RCom reported other income of Rs302.22 crore, up from Rs92.67 crore in the year-ago period. An RCom spokesperson said this was on account of revenue from interest, foreign exchange, Big DTH (direct-to-home) television operations and RelianceWebWorld stores.

The company also had an inflow from finance charges of Rs620.51 crore this quarter against Rs234 crore last year, as it switched to a new accounting standard called AS11, creating a notional gain in net profits.

RCom said it added around seven million subscribers. Its customer base has increased to 79.62 million, second only to Bharti Airtel Ltd, which had 102.36 mobile phone subscribers at the end of the June quarter. India had 427.29 million cellphone subscribers on 31 June, according to the Telecom Regulatory Authority of India.

Earnings also steadied at the firm as many free talk-time minutes have been converted into paid minutes, it said. RCom had launched its services based on the global system for mobile communications (GSM) technology platform in December in 14 of the country’s 22 telecom areas. It is the only national operator that offers both services based on GSM and a rival platform known as code division multiple access (CDMA).

As part of its aggressive launch schemes, RCom offered new connections for as little as Rs25 and free talk time of Rs900 for 90 days. That period has now expired, allowing for revenue generating usage.

However, average revenue per user (Arpu) for the June quarter fell to Rs210 a month against Rs282 in the corresponding period last year. Consumers also spoke for 365 minutes on average, down from 424 minutes, a decline seen by other operators including Bharti Airtel and Idea Cellular Ltd.

Part of the drop in Arpu is due to the lowering in April of termination charges by the sector regulator to 20 paise a minute from 30 paise, and firms moving from big cities to smaller urban and rural markets that typically earn lower revenue.

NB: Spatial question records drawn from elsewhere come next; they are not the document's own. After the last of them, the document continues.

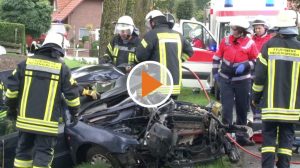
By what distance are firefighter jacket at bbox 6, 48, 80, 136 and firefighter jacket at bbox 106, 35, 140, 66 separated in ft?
9.72

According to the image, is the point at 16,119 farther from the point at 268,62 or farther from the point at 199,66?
the point at 199,66

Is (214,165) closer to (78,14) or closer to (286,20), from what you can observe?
(286,20)

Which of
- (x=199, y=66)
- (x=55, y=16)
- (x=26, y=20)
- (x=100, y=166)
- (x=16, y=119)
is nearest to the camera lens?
(x=16, y=119)

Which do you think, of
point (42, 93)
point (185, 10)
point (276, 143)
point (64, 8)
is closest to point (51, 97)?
point (42, 93)

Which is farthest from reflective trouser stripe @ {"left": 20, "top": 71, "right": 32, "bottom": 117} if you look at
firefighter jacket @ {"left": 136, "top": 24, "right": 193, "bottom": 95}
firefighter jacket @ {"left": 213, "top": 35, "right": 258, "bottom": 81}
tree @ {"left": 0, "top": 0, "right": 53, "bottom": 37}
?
tree @ {"left": 0, "top": 0, "right": 53, "bottom": 37}

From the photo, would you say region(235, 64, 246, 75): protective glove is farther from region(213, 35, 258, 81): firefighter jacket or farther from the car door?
the car door

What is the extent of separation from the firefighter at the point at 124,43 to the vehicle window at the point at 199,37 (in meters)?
4.68

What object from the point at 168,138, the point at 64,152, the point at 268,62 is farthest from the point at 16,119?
the point at 268,62

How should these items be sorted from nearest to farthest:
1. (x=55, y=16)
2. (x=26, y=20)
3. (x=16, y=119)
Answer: (x=16, y=119) < (x=26, y=20) < (x=55, y=16)

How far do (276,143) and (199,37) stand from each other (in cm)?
748

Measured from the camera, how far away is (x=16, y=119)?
19.5ft

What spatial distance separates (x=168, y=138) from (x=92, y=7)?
48.1m

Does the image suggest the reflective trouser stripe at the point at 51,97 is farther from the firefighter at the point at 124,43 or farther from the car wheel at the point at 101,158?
the firefighter at the point at 124,43

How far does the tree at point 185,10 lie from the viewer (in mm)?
47844
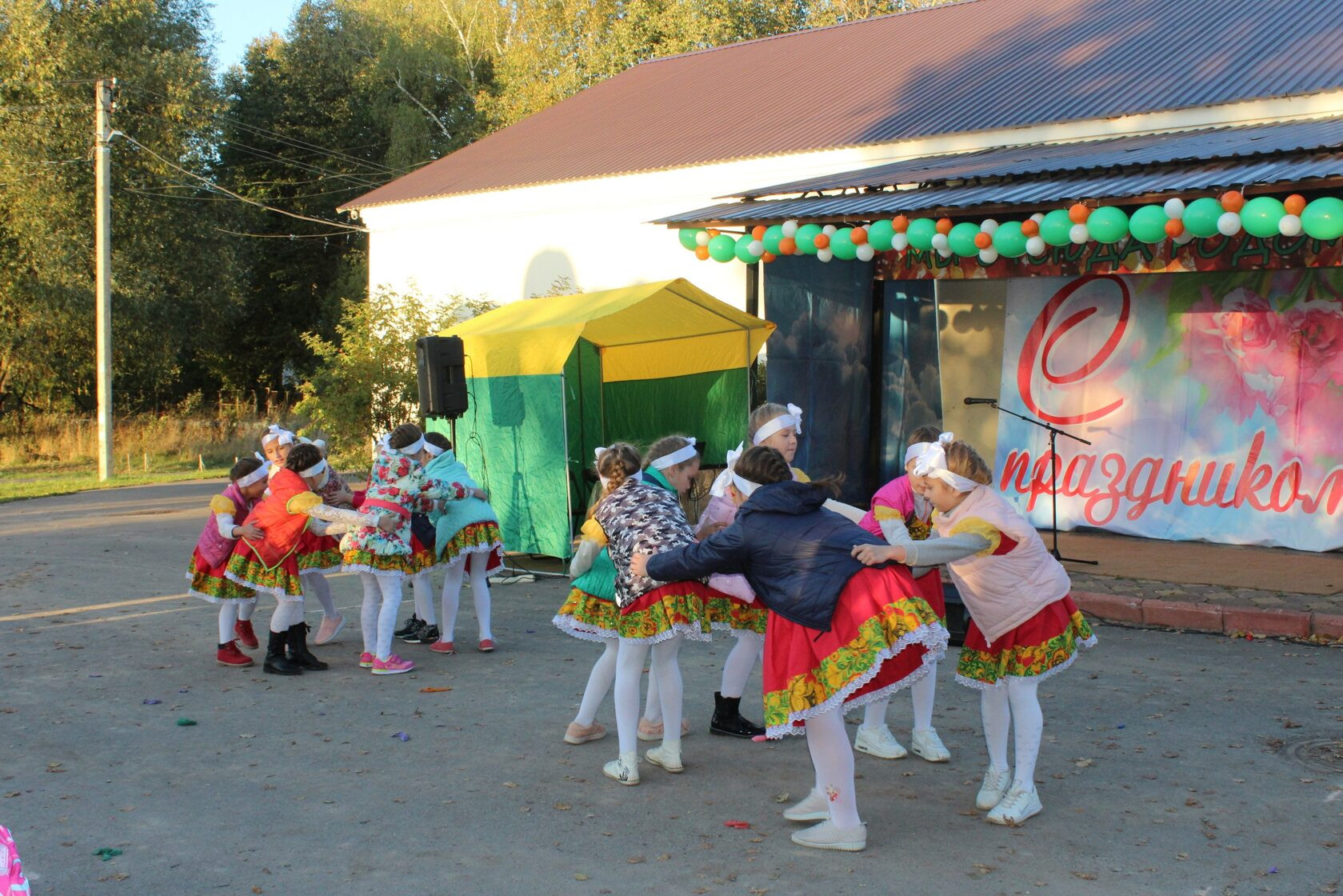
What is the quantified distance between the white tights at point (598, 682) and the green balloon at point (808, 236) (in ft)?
21.3

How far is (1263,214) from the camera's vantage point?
30.2 ft

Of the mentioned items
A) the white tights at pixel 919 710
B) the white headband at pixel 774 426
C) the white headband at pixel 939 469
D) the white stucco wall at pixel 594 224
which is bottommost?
the white tights at pixel 919 710

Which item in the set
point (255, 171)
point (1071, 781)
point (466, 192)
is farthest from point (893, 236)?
point (255, 171)

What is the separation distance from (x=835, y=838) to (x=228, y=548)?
15.2 feet

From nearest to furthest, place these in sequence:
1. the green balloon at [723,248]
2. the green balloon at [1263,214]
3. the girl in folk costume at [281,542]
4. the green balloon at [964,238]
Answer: the girl in folk costume at [281,542] → the green balloon at [1263,214] → the green balloon at [964,238] → the green balloon at [723,248]

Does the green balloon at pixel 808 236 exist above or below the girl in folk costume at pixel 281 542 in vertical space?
above

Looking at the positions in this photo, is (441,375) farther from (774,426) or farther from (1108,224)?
(774,426)

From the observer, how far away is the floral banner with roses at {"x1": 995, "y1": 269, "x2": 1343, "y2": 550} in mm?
11898

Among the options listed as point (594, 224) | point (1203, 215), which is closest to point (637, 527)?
point (1203, 215)

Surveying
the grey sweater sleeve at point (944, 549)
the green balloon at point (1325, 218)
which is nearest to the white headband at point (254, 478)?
the grey sweater sleeve at point (944, 549)

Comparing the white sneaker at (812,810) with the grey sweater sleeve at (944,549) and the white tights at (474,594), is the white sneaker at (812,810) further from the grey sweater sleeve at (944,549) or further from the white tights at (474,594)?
the white tights at (474,594)

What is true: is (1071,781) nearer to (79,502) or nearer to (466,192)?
(79,502)

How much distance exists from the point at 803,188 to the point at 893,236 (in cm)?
232

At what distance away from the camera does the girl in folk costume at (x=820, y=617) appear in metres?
4.54
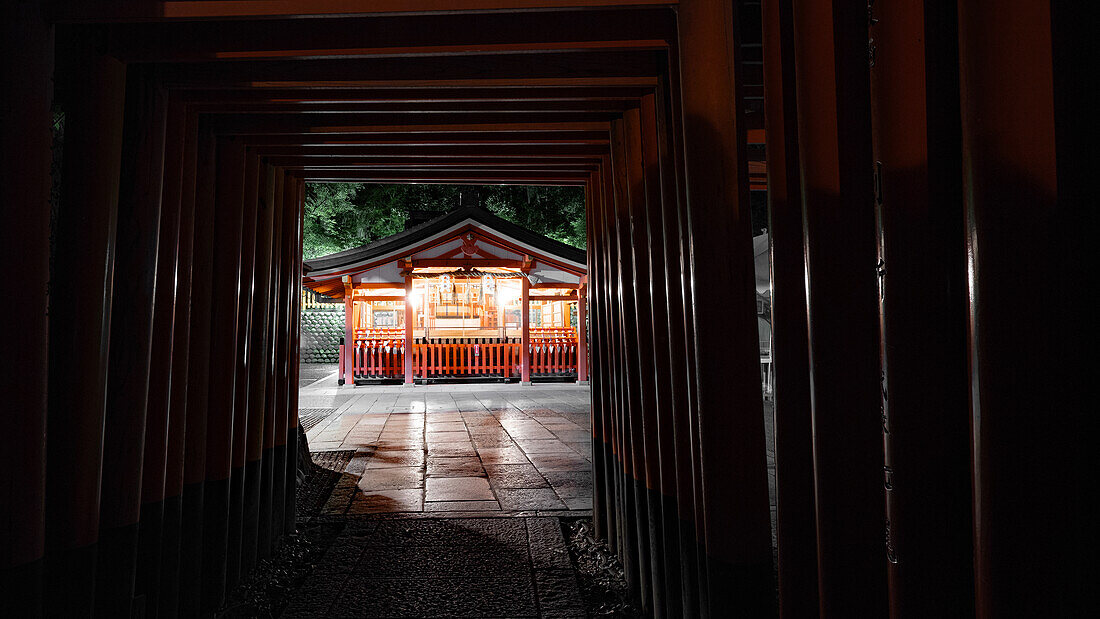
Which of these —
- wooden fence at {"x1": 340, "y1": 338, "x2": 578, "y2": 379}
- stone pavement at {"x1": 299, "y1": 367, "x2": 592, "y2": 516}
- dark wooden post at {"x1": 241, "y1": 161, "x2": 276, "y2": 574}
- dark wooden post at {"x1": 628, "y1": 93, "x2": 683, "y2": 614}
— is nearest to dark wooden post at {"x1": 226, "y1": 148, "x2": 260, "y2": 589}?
dark wooden post at {"x1": 241, "y1": 161, "x2": 276, "y2": 574}

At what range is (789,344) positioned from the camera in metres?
1.11

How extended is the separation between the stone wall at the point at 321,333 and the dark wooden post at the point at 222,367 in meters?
27.5

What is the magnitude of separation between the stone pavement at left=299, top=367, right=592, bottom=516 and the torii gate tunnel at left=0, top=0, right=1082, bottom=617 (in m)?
1.10

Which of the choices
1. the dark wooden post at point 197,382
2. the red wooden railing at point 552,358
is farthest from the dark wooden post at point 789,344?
the red wooden railing at point 552,358

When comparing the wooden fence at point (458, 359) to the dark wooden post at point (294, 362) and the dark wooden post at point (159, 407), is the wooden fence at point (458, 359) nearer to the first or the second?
the dark wooden post at point (294, 362)

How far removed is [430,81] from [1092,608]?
174 centimetres

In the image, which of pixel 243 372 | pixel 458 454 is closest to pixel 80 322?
pixel 243 372

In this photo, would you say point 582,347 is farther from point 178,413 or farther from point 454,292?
point 178,413

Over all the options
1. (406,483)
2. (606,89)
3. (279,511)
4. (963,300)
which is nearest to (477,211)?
(406,483)

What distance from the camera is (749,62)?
181cm

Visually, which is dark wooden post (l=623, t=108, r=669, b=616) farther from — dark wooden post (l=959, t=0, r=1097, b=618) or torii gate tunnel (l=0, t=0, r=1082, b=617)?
dark wooden post (l=959, t=0, r=1097, b=618)

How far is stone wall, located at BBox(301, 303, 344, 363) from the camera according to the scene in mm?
28953

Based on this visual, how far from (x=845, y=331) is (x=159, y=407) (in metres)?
1.86

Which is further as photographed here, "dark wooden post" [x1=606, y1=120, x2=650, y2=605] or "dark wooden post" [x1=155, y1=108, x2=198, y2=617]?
"dark wooden post" [x1=606, y1=120, x2=650, y2=605]
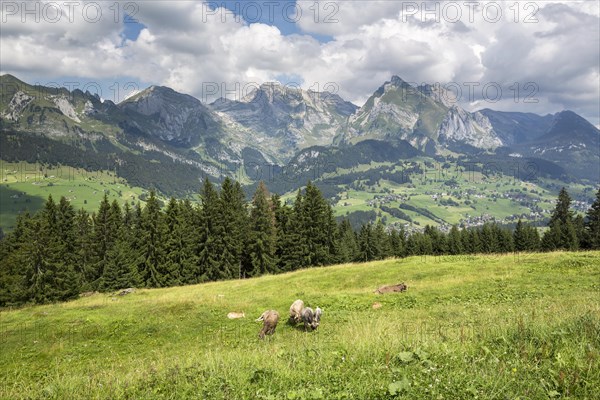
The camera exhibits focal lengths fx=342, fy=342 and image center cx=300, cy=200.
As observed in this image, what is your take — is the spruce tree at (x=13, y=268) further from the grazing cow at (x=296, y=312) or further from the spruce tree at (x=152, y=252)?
the grazing cow at (x=296, y=312)

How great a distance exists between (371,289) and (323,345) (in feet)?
63.7

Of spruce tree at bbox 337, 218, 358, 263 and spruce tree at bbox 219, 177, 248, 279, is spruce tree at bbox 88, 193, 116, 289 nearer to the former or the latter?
spruce tree at bbox 219, 177, 248, 279

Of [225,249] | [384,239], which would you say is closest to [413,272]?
[225,249]

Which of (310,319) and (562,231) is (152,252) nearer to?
(310,319)

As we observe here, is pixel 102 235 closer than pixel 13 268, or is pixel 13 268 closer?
pixel 13 268

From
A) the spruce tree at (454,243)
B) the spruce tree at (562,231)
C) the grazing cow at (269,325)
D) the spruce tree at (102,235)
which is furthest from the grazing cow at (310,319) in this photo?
the spruce tree at (454,243)

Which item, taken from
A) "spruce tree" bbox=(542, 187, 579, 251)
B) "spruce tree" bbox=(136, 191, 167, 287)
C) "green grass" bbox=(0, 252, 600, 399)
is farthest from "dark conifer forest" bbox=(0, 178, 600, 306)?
"green grass" bbox=(0, 252, 600, 399)

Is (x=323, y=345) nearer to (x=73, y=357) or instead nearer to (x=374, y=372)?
(x=374, y=372)

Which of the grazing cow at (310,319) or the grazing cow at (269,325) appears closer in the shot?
the grazing cow at (269,325)

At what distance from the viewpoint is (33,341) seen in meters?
19.5

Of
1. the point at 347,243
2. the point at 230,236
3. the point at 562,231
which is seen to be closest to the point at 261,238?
the point at 230,236

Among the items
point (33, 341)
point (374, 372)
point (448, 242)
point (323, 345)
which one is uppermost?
point (374, 372)

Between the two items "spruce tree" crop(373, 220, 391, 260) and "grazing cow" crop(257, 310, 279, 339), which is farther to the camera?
"spruce tree" crop(373, 220, 391, 260)

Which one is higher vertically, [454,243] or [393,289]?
[393,289]
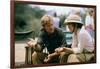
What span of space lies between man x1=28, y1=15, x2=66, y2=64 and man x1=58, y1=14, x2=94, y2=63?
102 mm

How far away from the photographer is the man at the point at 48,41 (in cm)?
184

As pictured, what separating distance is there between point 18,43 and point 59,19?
506mm

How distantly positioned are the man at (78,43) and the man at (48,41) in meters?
0.10

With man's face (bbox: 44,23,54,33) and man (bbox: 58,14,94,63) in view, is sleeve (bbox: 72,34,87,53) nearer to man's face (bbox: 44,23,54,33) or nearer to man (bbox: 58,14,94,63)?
man (bbox: 58,14,94,63)

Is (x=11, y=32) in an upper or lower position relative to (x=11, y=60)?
upper

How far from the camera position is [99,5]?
6.84 ft

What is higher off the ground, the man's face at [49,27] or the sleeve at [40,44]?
the man's face at [49,27]

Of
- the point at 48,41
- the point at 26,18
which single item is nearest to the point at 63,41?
the point at 48,41

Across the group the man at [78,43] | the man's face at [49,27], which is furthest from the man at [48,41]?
the man at [78,43]

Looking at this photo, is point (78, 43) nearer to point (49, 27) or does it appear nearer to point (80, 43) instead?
point (80, 43)

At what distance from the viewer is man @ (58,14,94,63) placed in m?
1.95

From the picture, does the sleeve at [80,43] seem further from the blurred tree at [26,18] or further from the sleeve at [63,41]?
the blurred tree at [26,18]
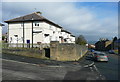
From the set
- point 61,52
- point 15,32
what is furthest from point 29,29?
point 61,52

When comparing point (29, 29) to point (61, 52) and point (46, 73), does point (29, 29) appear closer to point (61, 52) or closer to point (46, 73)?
point (61, 52)

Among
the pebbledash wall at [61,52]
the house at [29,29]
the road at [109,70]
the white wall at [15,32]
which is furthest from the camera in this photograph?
the white wall at [15,32]

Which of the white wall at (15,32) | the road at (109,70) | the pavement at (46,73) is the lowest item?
the road at (109,70)

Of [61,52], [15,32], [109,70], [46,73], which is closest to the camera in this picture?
[46,73]

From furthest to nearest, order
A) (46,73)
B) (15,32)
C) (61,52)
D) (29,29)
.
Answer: (15,32)
(29,29)
(61,52)
(46,73)

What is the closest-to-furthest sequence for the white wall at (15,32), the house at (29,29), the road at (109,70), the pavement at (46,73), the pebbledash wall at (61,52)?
the pavement at (46,73) < the road at (109,70) < the pebbledash wall at (61,52) < the house at (29,29) < the white wall at (15,32)

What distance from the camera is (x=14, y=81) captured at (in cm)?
716

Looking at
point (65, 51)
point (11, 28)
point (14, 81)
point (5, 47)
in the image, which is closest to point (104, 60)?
point (65, 51)

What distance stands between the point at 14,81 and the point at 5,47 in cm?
1523

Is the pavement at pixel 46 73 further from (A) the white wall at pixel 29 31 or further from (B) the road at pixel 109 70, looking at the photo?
(A) the white wall at pixel 29 31

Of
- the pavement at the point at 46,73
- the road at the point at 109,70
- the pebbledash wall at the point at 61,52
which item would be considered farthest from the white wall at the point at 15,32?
the road at the point at 109,70

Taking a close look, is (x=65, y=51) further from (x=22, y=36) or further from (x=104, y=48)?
(x=104, y=48)

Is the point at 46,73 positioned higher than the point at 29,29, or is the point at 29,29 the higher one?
the point at 29,29

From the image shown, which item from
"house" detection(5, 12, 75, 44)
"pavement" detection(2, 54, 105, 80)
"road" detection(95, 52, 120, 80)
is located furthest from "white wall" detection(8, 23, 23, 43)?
"road" detection(95, 52, 120, 80)
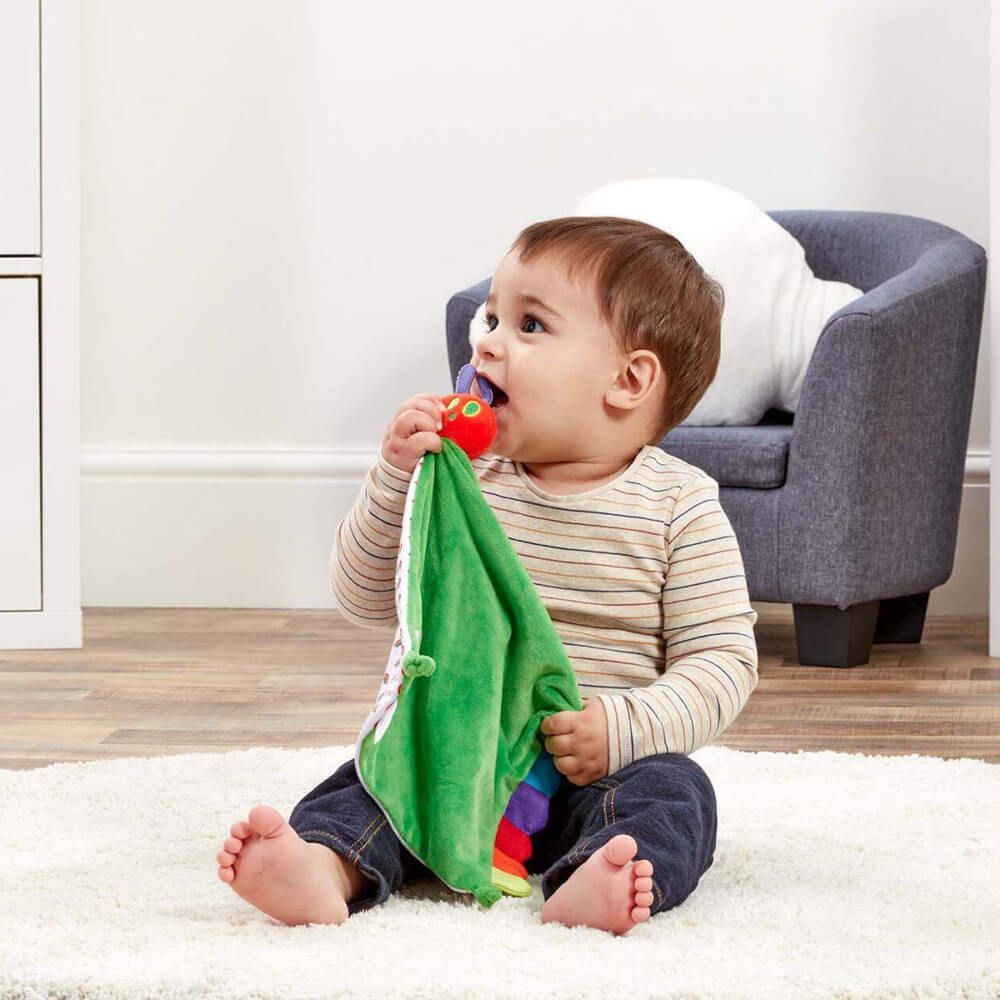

Termination charges are what one cellphone firm charges another for completing a call between networks.

Sector analysts have pointed out two developments that will shape the Indian telecom industry’s prospects.

Shobhit Khare, an analyst with Mumbai-based Motilal Oswal Securities Ltd in a 26 June report wrote that though “aggressive bidding (was) unlikely” for the 3G (third generation) auctions due in the second half of 2009, he expected “winning bidders...to launch 3G services in FY11” on account of a “lead time of six-nine months for roll-outs”. 3G services will allow voice, data and video to be transmitted at high speeds to wireless devices.

The second development, according to analysts, is mobile number portability, which will allow customers to switch service providers without having to change their phone number.